Research

Project 1 - Identification of a Common Allosteric Site on All GPCRs

The G-protein coupled receptors (GPCRs) represent the largest protein superfamily with more than 800 genes in human genome. GPCRs mediate cross membrane signaling and is the No. 1 drug target. In recent years, developing allosteric drugs targeting the allosteric sites on GPCRs has attracted intensive interest. A major challenge for this approach is to identify the allosteric site on GPCRs. We propose that the cavity below the transmembrane helices that partially overlaps the G-protein binding site is a common allosteric site on all GPCRs. To test this hypothesis, we're taking a multi-disciplinary approach including bioinformatics analysis, in silico screening and experimental testing.

Project 2 - Rational Design of Small Molecule Allosteric Agonists of Glucagon-Like Peptide 1 Receptor

The Glucagon-like peptide 1 receptor (GLP-1R) belongs to the pharmaceutically important Class B family of GPCRs and its incretin peptide ligand GLP-1 analogs are adopted drugs for the treatment of type -2 diabetes. Despite remarkable anti-diabetic effects, GLP-1 peptide-based drugs are limited by several disadvantages. On the other hand, developing nonpeptidic small molecule drugs targeting GLP-1R remains elusive. This project aims to design small molecule agonists that bind to the allosteric site in GLP-1R. Collaborating with Dr. Zhiyu Li at USciences and Dr. Xianxin Hua's lab at University of Pennsylvania, we've discovered small molecule ago-PAMs of GLP-1R. The success of this work will help pave the way for small molecule drug discovery targeting other Class B GPCRs through allosteric regulations.

Project 3 - Structure Optimization of Natural Product Derivatives as HIV‑1 Entry Inhibitors

Despite remarkable progresses made in the past several decades, HIV remains a major threat to human health. Combination antiretroviral therapy (cART) has been shown to reduce plasma viral loads to undetectable levels in HIV-1-infected patients.
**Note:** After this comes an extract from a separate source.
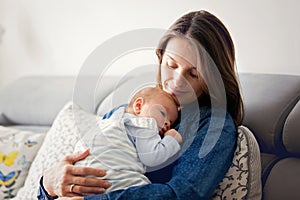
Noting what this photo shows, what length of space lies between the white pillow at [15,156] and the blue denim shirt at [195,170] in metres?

Although cART could effectively control plasma viremia, it is clear that the virus is suppressed rather than eradicated in HIV-infected individuals. In efforts to identify small molecule HIV-1 inhibitors with novel mechanisms of action, our collaborators at Duke University have identified a number of natural products that inhibits HIV-1 infection. We're utilizing computer-aided drug design tools to help with the optimization of these compounds.